Schutzfähigkeit eines Erzeugnisses als Gemeinschafts-Geschmacksmuster: Beantragung oder Erteilung eines technischen Schutzrechts für dasselbe Erzeugnis; Prüfung der Merkmale des Erzeugnisses auf die technische Bedingtheit aufgrund der Patentoffenlegungsschrift; Prüfung der außerhalb der Patentoffenlegungsschrift liegenden Umstände - Papierspender
Leitsatz
Papierspender
1. Der Schutzfähigkeit eines Erzeugnisses als (Gemeinschafts-)Geschmacksmuster steht es nicht entgegen, dass für dasselbe Erzeugnis ein technisches Schutzrecht beantragt oder erteilt wurde (Fortführung von Ib ZR 13/64, GRUR 1966, 681, 683 [juris Rn. 31] - Laternenflasche).

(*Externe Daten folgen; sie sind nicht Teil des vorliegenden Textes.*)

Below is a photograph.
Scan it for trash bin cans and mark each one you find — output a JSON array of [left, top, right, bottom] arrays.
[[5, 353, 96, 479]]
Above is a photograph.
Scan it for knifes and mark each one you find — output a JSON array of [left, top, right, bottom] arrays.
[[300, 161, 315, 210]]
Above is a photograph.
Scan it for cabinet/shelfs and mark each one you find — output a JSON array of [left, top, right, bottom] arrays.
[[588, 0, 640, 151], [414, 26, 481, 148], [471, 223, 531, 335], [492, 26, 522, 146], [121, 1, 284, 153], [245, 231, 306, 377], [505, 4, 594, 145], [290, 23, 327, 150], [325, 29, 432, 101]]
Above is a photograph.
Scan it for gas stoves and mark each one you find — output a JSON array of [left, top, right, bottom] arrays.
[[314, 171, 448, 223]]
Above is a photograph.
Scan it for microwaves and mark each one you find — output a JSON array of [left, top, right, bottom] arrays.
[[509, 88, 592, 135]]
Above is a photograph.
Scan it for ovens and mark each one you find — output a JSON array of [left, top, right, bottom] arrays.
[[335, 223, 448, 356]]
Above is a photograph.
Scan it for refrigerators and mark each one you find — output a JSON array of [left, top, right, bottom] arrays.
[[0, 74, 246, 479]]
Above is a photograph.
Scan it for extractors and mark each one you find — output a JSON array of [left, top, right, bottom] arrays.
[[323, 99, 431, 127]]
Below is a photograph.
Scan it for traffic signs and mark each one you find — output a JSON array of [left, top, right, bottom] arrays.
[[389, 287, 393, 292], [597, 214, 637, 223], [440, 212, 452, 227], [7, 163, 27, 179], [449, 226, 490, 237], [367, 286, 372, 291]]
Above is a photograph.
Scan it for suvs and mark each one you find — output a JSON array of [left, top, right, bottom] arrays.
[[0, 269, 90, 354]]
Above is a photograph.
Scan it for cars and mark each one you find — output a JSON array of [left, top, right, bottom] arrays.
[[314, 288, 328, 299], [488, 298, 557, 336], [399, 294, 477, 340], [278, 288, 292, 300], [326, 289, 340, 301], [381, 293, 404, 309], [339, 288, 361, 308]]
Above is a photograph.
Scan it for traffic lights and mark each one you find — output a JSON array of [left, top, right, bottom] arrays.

2. Die Ansprüche, Beschreibungen und Zeichnungen der Patentoffenlegungsschrift für ein Erzeugnis zählen zu den für den Einzelfall maßgeblichen objektiven Umständen, die nach der Rechtsprechung des Gerichtshofs der Europäischen Union (, GRUR 2018, 612 Rn. 38 = WRP 2018, 546 - DOCERAM) bei der gemäß Art. 8 Abs. 1 der Verordnung (EG) Nr. 6/2002 über das Gemeinschaftsgeschmacksmuster (GGV) vorzunehmenden Prüfung zu würdigen sind, ob Erscheinungsmerkmale ausschließlich durch die technische Funktion des Erzeugnisses bedingt sind. Die Patentoffenlegungsschrift kann Aufschluss darüber geben, welche Merkmale des Erzeugnisses die dem Patent zugrundeliegende technische Lehre verwirklichen und daher zumindest auch technisch bedingt sind.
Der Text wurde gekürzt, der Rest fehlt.